■ 과제 내용: 아래 자료 전체를 한 글자도 바꾸지 말고 옮겨 쓰되, 그림은 답에 넣지 마십시오.

┌──

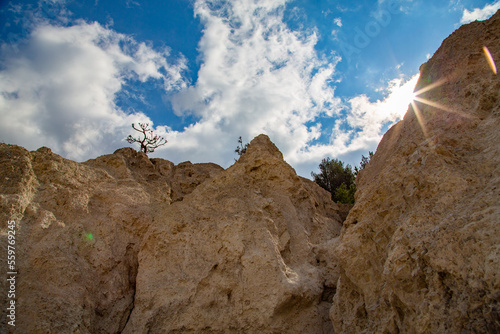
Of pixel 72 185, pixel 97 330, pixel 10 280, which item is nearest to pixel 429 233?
pixel 97 330

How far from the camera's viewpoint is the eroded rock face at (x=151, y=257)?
635 centimetres

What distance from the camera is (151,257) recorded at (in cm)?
772

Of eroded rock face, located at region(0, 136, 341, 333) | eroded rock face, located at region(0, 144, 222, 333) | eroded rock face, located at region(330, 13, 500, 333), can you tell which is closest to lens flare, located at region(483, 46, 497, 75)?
eroded rock face, located at region(330, 13, 500, 333)

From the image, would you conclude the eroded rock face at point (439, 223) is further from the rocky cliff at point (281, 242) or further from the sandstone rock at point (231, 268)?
the sandstone rock at point (231, 268)

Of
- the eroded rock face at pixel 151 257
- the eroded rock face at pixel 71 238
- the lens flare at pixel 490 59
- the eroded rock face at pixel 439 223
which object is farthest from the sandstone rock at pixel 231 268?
the lens flare at pixel 490 59

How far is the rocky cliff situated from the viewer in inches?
172

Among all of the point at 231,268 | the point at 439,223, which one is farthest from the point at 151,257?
the point at 439,223

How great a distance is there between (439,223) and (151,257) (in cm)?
644

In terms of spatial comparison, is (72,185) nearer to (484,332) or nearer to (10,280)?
(10,280)

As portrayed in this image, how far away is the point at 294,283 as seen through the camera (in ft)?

└──

■ 완성된 과제:
Of pixel 72 185, pixel 97 330, pixel 10 280, which item is nearest to pixel 429 233?
pixel 97 330

How far from the camera's viewpoint is the eroded rock face at (x=151, y=257)?
635 centimetres

What distance from the camera is (151,257) recorded at (in cm)?
772

Of eroded rock face, located at region(0, 136, 341, 333) | eroded rock face, located at region(0, 144, 222, 333) | eroded rock face, located at region(330, 13, 500, 333), can you tell which is closest to lens flare, located at region(483, 46, 497, 75)?
eroded rock face, located at region(330, 13, 500, 333)

From the image, would you conclude the eroded rock face at point (439, 223) is further from the rocky cliff at point (281, 242) or further from the sandstone rock at point (231, 268)?
the sandstone rock at point (231, 268)

Of
- the eroded rock face at pixel 151 257
- the eroded rock face at pixel 71 238
- the lens flare at pixel 490 59
- the eroded rock face at pixel 439 223
which object is farthest from the sandstone rock at pixel 231 268?
the lens flare at pixel 490 59

How far is the rocky cliff situated from the viewer in inches?
172

Among all of the point at 231,268 | the point at 439,223, which one is farthest from the point at 151,257?
the point at 439,223

How great a distance is there between (439,223) and (151,257) (in cm)?
644

In terms of spatial comparison, is (72,185) nearer to (484,332) or nearer to (10,280)?
(10,280)

As portrayed in this image, how far away is the point at 294,283 as seen through the camera (in ft)?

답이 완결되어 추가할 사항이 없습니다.